I know this is a regular occurrence but I regard it as
an excellent barometer of the
inefficiency of public expenditure and the abuse of the English
language - I am referring of course to some of the ludicrous job
titles and nomenclature that seem to have grown up, particularly
around our public services.
Newcastle Council, for example, has appointed a
“breast feeding support co-ordinator” - to do what I am not sure - and
in fact I don’t really want to know. Additionally Falkirk Council has
appointed a “toothbrush assistant” along with a “cheer leading
development officer” which must be essential to the efficient running
of that authority. Windsor and Maidenhead however have thought that
their local tax payers’ hard earned money should be directed towards
employing a “roller disco coach” - how retro!
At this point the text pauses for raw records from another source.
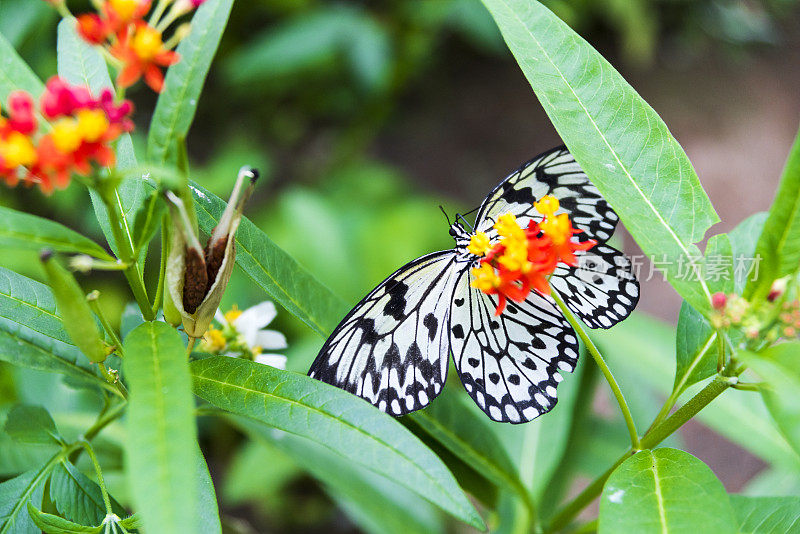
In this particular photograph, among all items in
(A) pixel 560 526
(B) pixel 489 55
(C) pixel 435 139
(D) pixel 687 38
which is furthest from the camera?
(D) pixel 687 38

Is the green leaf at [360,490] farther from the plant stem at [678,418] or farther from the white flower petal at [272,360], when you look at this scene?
the plant stem at [678,418]

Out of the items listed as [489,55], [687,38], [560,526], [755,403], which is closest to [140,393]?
[560,526]

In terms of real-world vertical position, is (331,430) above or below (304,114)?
below

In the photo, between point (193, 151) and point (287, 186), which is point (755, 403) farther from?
point (193, 151)

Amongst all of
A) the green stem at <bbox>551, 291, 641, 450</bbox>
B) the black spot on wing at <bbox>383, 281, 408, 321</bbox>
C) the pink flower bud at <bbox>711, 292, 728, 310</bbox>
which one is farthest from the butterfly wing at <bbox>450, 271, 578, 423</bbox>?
the pink flower bud at <bbox>711, 292, 728, 310</bbox>

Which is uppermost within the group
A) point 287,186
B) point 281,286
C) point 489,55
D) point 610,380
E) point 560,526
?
point 489,55

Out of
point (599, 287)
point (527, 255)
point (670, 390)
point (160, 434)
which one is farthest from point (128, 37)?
point (670, 390)

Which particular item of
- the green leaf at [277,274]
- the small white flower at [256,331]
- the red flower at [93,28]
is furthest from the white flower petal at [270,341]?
the red flower at [93,28]

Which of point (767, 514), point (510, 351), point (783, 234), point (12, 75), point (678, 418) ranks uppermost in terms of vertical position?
point (12, 75)

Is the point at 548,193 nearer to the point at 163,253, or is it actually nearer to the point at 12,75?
the point at 163,253
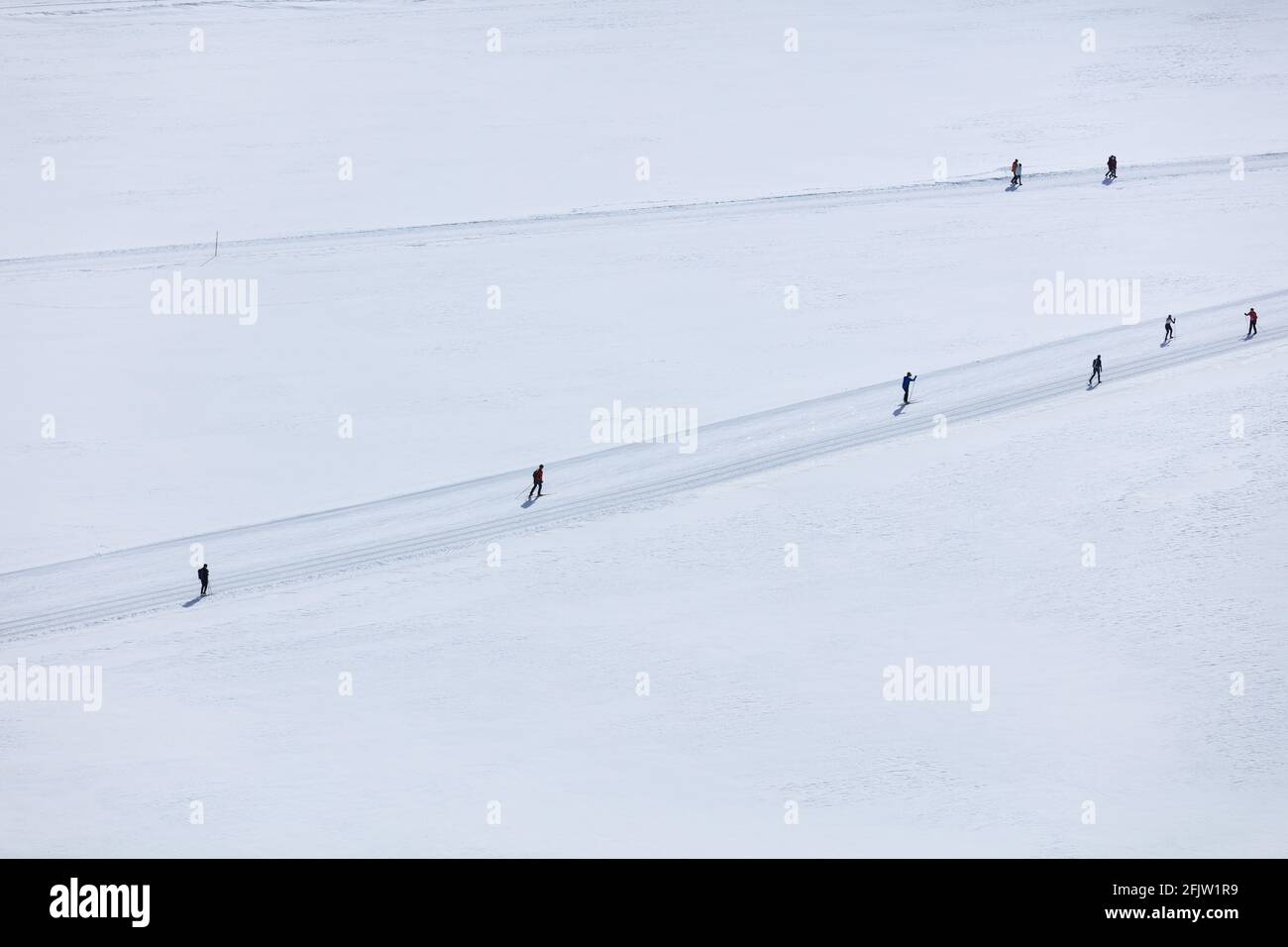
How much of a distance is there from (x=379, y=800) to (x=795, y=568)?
34.1ft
Who said there was a recession and a job crisis - such
creativity must point towards the
development of a dynamic UK economy at the cutting edge of the global
innovation. Britain shall be known as a world leader in breast feeding
co-ordination.
Have a good week,
Justin A Urquhart Stewart
Director
Seven Investment Management Limited
For
previous editions of our Weekly Update, please click here
This article represents a personal and
light-hearted
view from Director, Justin Urquhart Stewart of Seven Investment
Management Limited, and is based on current financial news and events
around the world. Its content should not be used for investment
purposes and you should contact an independent financial adviser
before making any investment or financial decision. Seven Investment
Management Limited is authorised and regulated by the Financial
Services Authority. Member of the London Stock Exchange. Head office:
23 Austin Friars, London EC2N 2QP. Telephone 020 7760 8777. Registered
in England and Wales number 4092911. Registered office: 3 More London
Riverside, London SE1 2AQ.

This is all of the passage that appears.